-- Begin Selected text --

Stewart Home is the author of Defiant Pose, No Pity, and Red London. He lives in London, England. He was the creator of The Art Strike 1990-93. He caused many art pranks during the eighties including handing out invitations to The Booker Prize to the poor, and picketing a Stockhausen concert in Brighton, threatening to levitate the building. He is also the controversial writer of The Assault On Culture, chronicling art movements in the 20th century. While he was in San Francisco, some protesters threatened his life at ATA, while he was giving a lecture about his art activity. Look out Salman Rushdie!

Alexander Laurence: How did you get started?

Stewart Home: I was born in London. That is where I've always done things. I really got started with punk rock in the 70's and I was in some terrible ska and punk bands. The ska band was called The Molotovs, which was a strange name, but the lead singer was in a horrendous Trotskyite party, so we had to put up with all these atrocious lyrics. I was in a few punk bands that were like The Stooges with obscene lyrics.

AL: Could you describe your book Red London?

SH: Basically what a lot of my fiction does is it draws on pulp fiction writing from Britain in the 70's, particularly youth culture fiction about skinheads and Hells Angels. I'm also influenced by Jim Thompson and Mickey Spillane, the hard-boiled detective novel, or even going back to future war novels, science fiction, and fantasy. I draw on that material and try critically to deconstruct it. I take a lot of sentences out of other people's books and I repeat them endlessly through the work around the narrative structure. Also when you write a book, you need about 60 thousand words. Raymond Chandler says "If you run out of ideas, have someone come through the door with a gun." All I do is have a sex scene every other page, and every sex scene is identical. That's half the book before you're even started.

AL: You were there during the original British punk movement. What do you think of the idea of The Sex Pistols having something to do with Situationism, and The Clash having something to do with Leftist Marxist politics?

-- End Selected text --

→ **Task A**
Rewrite the rows below as a JSON list of strings, one string per line and blank lines left out, starting at the line that contains "How distant is" and ending at the last line of the rows.

-- Begin Data to use --

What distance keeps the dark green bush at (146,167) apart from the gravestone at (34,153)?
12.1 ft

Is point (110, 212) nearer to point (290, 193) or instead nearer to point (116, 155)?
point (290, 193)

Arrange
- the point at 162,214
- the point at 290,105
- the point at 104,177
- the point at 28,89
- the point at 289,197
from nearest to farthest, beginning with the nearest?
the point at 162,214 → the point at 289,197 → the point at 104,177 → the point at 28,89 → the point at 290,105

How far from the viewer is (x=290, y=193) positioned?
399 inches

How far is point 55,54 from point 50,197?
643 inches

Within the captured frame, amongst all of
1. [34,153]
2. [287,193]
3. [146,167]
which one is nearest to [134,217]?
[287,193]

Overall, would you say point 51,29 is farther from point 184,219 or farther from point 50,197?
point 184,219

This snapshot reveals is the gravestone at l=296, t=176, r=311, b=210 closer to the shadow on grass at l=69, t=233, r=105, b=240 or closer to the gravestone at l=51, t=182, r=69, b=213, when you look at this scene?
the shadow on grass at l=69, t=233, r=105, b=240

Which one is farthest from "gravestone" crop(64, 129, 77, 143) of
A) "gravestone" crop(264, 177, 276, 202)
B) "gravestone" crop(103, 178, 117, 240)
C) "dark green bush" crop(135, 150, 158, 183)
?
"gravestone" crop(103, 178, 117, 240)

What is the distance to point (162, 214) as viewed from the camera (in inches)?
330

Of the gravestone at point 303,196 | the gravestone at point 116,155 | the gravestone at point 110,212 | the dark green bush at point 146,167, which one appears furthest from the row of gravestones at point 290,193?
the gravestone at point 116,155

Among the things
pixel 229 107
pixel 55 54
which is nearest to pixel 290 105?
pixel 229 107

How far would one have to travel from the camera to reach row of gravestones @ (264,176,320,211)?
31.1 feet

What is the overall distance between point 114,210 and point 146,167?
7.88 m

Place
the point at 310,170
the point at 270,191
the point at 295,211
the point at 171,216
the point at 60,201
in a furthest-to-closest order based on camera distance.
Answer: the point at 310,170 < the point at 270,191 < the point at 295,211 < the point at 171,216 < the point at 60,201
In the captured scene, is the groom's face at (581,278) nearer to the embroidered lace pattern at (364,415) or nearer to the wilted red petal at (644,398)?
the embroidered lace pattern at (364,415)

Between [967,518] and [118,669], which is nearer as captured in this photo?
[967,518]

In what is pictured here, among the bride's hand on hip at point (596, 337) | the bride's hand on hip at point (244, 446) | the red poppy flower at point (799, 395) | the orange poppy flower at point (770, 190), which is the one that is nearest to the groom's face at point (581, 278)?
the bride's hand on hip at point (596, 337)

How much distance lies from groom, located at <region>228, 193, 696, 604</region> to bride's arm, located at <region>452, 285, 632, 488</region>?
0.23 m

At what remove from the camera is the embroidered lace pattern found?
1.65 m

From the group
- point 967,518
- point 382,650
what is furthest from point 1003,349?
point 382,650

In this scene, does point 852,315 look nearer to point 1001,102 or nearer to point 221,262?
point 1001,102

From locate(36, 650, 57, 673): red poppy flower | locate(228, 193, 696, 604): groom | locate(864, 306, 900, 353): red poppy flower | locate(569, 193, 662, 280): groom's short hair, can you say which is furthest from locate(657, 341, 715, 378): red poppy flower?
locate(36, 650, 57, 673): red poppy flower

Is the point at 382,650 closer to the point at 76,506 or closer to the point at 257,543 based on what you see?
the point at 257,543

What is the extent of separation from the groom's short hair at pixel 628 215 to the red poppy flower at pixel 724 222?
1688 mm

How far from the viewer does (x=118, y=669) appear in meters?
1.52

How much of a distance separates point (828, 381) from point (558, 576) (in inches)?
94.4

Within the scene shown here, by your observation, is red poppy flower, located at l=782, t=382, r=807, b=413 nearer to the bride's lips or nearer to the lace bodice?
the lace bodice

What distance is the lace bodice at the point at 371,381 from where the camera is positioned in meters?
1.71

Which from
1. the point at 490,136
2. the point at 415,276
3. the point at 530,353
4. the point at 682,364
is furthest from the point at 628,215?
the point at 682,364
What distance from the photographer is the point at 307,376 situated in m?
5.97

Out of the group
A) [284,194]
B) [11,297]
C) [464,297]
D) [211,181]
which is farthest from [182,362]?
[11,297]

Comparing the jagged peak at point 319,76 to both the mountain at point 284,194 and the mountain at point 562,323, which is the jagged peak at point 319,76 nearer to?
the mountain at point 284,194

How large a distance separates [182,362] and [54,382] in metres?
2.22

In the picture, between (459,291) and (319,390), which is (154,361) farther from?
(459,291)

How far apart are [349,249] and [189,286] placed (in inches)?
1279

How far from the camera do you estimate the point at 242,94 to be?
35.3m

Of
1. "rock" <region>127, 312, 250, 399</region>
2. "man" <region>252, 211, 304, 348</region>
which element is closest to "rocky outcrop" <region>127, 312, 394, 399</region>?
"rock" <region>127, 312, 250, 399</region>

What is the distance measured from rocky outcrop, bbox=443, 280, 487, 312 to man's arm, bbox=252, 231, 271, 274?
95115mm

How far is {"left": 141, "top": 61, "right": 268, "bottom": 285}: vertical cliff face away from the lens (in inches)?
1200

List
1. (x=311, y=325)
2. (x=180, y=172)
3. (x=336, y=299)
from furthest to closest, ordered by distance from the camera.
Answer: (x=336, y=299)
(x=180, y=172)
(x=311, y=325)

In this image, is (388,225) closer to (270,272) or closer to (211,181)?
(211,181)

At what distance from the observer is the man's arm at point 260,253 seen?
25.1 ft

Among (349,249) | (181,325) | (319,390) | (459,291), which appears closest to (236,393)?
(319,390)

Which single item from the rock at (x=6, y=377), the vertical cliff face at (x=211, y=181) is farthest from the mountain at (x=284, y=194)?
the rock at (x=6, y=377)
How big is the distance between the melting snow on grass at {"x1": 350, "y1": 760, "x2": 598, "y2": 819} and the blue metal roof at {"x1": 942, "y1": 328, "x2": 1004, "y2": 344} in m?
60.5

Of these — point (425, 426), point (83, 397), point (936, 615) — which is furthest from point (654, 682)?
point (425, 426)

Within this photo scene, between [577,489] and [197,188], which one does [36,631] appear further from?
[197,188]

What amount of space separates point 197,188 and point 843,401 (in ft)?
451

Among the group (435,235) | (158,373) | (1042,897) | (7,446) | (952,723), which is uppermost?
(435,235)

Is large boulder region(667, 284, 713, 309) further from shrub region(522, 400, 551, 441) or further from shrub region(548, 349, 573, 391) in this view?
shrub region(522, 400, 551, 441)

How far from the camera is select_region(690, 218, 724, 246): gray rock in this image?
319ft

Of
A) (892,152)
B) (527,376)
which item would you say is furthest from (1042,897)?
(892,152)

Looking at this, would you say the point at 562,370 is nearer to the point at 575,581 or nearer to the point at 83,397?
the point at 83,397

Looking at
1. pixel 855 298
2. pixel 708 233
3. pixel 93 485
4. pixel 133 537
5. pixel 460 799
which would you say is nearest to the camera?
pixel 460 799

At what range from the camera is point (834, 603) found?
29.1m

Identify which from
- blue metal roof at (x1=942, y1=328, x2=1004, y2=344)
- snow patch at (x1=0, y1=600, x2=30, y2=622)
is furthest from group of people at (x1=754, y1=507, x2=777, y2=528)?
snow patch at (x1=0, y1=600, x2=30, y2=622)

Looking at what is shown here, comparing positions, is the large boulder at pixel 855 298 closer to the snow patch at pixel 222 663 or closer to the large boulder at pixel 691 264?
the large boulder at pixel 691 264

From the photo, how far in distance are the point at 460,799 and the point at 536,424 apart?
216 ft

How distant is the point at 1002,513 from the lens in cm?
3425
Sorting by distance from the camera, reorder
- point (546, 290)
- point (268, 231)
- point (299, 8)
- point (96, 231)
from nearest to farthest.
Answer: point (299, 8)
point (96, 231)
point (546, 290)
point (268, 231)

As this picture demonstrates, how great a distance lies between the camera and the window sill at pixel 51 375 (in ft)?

-- End Data to use --

→ **Task B**
Print the passage from the Stewart Home interview starting at "AL: Could you" and ending at "you're even started.", word for word.

→ **Written solution A**
[
  "How distant is the point at 1002,513 from the lens in cm?",
  "3425",
  "Sorting by distance from the camera, reorder",
  "- point (546, 290)",
  "- point (268, 231)",
  "- point (299, 8)",
  "- point (96, 231)",
  "from nearest to farthest.",
  "Answer: point (299, 8)",
  "point (96, 231)",
  "point (546, 290)",
  "point (268, 231)",
  "As this picture demonstrates, how great a distance lies between the camera and the window sill at pixel 51 375 (in ft)?"
]

→ **Written solution B**
AL: Could you describe your book Red London?

SH: Basically what a lot of my fiction does is it draws on pulp fiction writing from Britain in the 70's, particularly youth culture fiction about skinheads and Hells Angels. I'm also influenced by Jim Thompson and Mickey Spillane, the hard-boiled detective novel, or even going back to future war novels, science fiction, and fantasy. I draw on that material and try critically to deconstruct it. I take a lot of sentences out of other people's books and I repeat them endlessly through the work around the narrative structure. Also when you write a book, you need about 60 thousand words. Raymond Chandler says "If you run out of ideas, have someone come through the door with a gun." All I do is have a sex scene every other page, and every sex scene is identical. That's half the book before you're even started.